Date: Wed, 19 Jun 2019 12:40:41 -0700

On Wed, Jun 19, 2019 at 12:29 PM Greg Wooledge <address@hidden> wrote:
>
> On Wed, Jun 19, 2019 at 11:57:28AM -0700, Andy Chu wrote:
> > 1. colors and ANSI (compensated for by \[ and \] as mentioned)
> >
> > 2. Unicode characters.  All shells appear use wcwidth() or some
> > variant to compute this.
> >
> >  http://man7.org/linux/man-pages/man3/wcwidth.3.html
> >
> > So depending on the complexity of the prompt, there are 2 issues to 
> > overcome.
> >
> > AFAIK there's not an easy pure-bash solution for either problem, short
> > of reimplementing PS1, which is probably technically possible in bash
> > but something you don't want to do.  I did this when implementing
> > bash-compatible prompts for Oil [1].
>
> The @P operator in bash 4.4 overcomes the first, and bash itself already
> handles the second.
>
> wooledg:~$ shopt -s extglob
> wooledg:~$ glob=$'\x01*([!\x02])\x02'
> wooledg:~$ NOTPS1='foo\[xyz\]сд'
> wooledg:~$ tmp=${NOTPS1@P}; tmp2=${tmp//$glob/}
> wooledg:~$ echo "<$tmp> <${#tmp}> <$tmp2> <${#tmp2}>"
> <fooxyzсд> <10> <fooсд> <5>
>
> I didn't test with characters outside the Unicode BMP, but this case
> seems to work.  Note that the <$tmp> piece actually contains two
> invisible characters (01 and 02), hence the length of 10.  <$tmp2>
> contains 3 ASCII characters and 2 UTF-8 characters, and is counted with
> a length of 5.

## Supplied data
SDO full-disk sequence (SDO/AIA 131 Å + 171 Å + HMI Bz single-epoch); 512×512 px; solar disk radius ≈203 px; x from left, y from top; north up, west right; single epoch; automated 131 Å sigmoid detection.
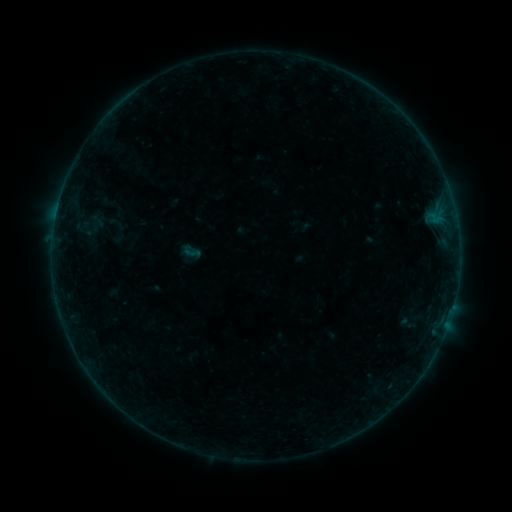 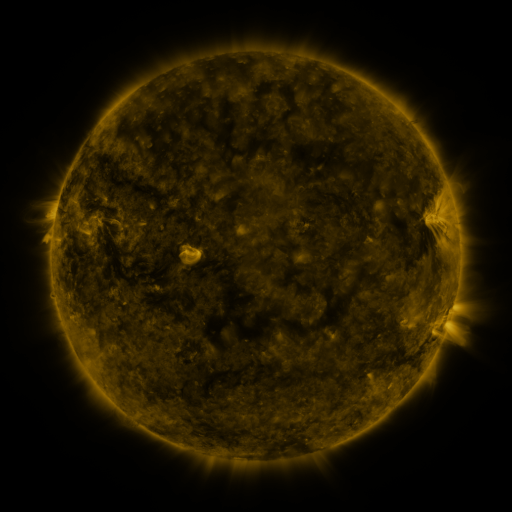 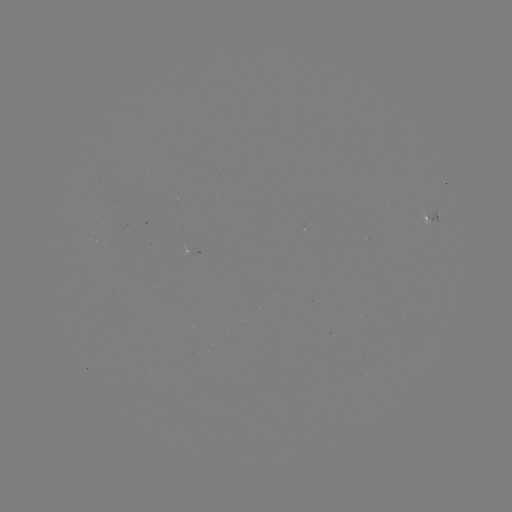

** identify sigmoid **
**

## Challenges
• A. Answer these questions from the bash prompt discussion, one line each:
(i) What function do all shells appear to use to compute the width of Unicode characters?
(ii) In which bash version does the @P operator appear?
(iii) What does <$tmp2> contain, and what length is it counted as?
• B. Write out the part of the bash prompt discussion that begins at the words "On Wed, Jun 19, 2019 at 12:29" and ends after the words "and \] as mentioned)".

## Exercise responses
• A.
(i) wcwidth() or some variant
(ii) bash 4.4
(iii) 3 ASCII characters and 2 UTF-8 characters, counted with a length of 5

• B.
On Wed, Jun 19, 2019 at 12:29 PM Greg Wooledge <address@hidden> wrote:
>
> On Wed, Jun 19, 2019 at 11:57:28AM -0700, Andy Chu wrote:
> > 1. colors and ANSI (compensated for by \[ and \] as mentioned)